Auckland straddles a large volcanic field home to more than 50 volcanic centres, posing an ever-present hazard to the city's 1.6m-strong population and its billions of dollars of property and infrastructure.
While its existing volcanoes are thought unlikely to erupt again, the Auckland Volcanic Field is young and potentially active - with the potential to bring fast-moving surges of hot rock and gas, and widespread ashfall.
Recent studies have suggested signs of an imminent eruption could occur with anywhere between five and 15 days warning, forcing the evacuation of perhaps more than 400,000 people.
University of Canterbury researcher Professor Thomas Wilson and his team have been researching a variety of aspects of volcanic activity, simulating what may happen to buildings exposed to a future Auckland eruption.
"Our role as researchers is to put that risk in context and understand what the likely impacts are to help our partners in the public sector refine planning and decision-making around any potential future event."
That work has included PhD student Nicole Allen firing volcanic rocks at high velocity onto typical Kiwi roof designs, and also loading them with tonnes of volcanic ash.

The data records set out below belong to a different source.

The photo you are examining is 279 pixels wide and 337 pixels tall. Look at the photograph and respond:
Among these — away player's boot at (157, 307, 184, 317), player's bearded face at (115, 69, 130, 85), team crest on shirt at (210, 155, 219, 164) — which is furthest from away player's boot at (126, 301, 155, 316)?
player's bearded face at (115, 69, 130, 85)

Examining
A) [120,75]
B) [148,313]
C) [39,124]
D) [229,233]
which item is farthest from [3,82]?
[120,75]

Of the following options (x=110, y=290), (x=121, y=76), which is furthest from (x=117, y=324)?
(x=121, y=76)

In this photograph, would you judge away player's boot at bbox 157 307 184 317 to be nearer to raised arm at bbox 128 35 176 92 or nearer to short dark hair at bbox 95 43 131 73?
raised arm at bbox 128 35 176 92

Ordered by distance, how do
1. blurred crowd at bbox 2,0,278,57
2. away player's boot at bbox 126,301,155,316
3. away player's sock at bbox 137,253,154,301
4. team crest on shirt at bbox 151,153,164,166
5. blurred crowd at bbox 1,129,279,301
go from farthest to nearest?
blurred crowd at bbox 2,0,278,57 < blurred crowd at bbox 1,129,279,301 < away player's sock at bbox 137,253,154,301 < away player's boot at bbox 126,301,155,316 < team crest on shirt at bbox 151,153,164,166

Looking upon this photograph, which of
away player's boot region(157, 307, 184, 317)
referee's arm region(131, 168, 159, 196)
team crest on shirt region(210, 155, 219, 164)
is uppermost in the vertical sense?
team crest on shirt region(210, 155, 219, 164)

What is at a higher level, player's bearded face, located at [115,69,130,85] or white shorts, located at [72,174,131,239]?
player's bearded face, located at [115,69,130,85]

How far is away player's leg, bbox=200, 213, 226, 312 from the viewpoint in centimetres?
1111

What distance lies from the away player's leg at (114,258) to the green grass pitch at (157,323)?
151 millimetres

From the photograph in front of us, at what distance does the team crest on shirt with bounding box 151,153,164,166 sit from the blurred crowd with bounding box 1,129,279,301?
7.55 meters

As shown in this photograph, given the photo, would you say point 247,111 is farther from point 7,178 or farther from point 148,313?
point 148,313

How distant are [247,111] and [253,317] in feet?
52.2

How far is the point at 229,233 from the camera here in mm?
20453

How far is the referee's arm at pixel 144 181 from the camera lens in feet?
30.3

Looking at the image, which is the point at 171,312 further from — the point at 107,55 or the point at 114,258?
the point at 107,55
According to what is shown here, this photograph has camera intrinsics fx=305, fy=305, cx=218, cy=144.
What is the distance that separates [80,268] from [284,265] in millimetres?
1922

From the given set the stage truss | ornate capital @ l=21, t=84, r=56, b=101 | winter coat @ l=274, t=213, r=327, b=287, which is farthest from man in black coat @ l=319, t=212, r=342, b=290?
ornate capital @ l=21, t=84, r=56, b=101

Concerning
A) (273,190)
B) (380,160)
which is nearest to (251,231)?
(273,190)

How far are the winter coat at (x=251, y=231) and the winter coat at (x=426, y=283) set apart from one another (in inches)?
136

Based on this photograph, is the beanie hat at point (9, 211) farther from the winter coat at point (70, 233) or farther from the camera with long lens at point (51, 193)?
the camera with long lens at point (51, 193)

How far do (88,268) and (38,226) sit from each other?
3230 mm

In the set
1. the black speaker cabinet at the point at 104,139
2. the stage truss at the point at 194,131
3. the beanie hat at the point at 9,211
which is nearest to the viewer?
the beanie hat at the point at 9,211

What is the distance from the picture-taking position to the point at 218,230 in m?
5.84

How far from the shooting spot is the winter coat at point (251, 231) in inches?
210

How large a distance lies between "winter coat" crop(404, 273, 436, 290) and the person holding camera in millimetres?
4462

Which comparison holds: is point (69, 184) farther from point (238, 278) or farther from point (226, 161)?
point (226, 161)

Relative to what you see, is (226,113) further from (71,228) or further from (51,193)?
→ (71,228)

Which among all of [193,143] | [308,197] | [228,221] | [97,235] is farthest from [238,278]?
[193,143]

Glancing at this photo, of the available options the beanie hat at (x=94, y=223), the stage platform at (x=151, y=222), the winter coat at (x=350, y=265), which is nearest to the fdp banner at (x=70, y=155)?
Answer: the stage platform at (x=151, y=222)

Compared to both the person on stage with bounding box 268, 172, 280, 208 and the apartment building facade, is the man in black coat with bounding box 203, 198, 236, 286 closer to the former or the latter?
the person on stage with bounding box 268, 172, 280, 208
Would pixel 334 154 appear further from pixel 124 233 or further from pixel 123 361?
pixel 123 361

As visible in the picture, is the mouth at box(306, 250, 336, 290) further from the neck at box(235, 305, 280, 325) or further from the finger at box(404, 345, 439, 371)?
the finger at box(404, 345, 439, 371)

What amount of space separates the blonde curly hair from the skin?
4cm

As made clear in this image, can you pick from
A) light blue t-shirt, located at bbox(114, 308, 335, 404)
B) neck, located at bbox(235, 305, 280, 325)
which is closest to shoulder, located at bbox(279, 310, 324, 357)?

"By testing the strength of the roofs, we can see what damage may be sustained by buildings, which in turn can help us understand how many homes could be damaged in eruptions and what we could do to protect them," she said.
"This may also help inform how much protection New Zealand buildings provide to people caught in an erupting volcano, and if they can provide a useful place to shelter."
The projects of Wilson's team are part of the ongoing Determining Volcanic Risk in Auckland (DEVORA) research programme, jointly led by the University of Auckland and GNS Science.
Wilson said funding offered by the Earthquake Commission, Auckland Council, and Auckland Emergency Management to DEVORA over the past 12 years had been "precious".
"The coming together of scientists and the public sector to help inform volcano risk management is pretty unique internationally and provides New Zealand with an amazing long-term capability to make the best decisions."
The last eruption in the area was Rangitoto around 600 years ago - considered recent in geological terms.
Unlike the big volcanoes in the central North Island, the Auckland field triggered smaller eruptions in new locations - something which had created the cones and some lakes seen around the city today.
Wilson said the chance of a volcanic eruption in Auckland was roughly between five and 15 per cent within a person's lifetime, "which is fairly unlikely in our lifetime".
"But if it did happen, the impacts would be so large that it is well worth the emphasis we are putting on the planning for potential evacuations, insurance exposure, and critical infrastructure resilience with our partners in the public sector," he said.
"A volcanic eruption could create multiple hazards, not just ashfall, but also lava flows, ballistic projectiles, hot ash and gas surges, shockwaves, landslides or even a tsunami, so it is important to build reliable impact assessment models for all possible events."
Last year, DEVORA scientists moved closer to creating a realistic picture of what types of eruptions could unfold around the city, by combining two approaches that enabled specific risks to be matched to locations.
It allowed them to more clearly see how areas north of the airport are more at risk of phreatomagmatic eruptions – not too dissimilar to that of Whakaari/White Island's deadly blow in December 2019.
The central city, meanwhile, could be exposed to mainly magmatic effects, like lava fountaining from the ground and lava flows.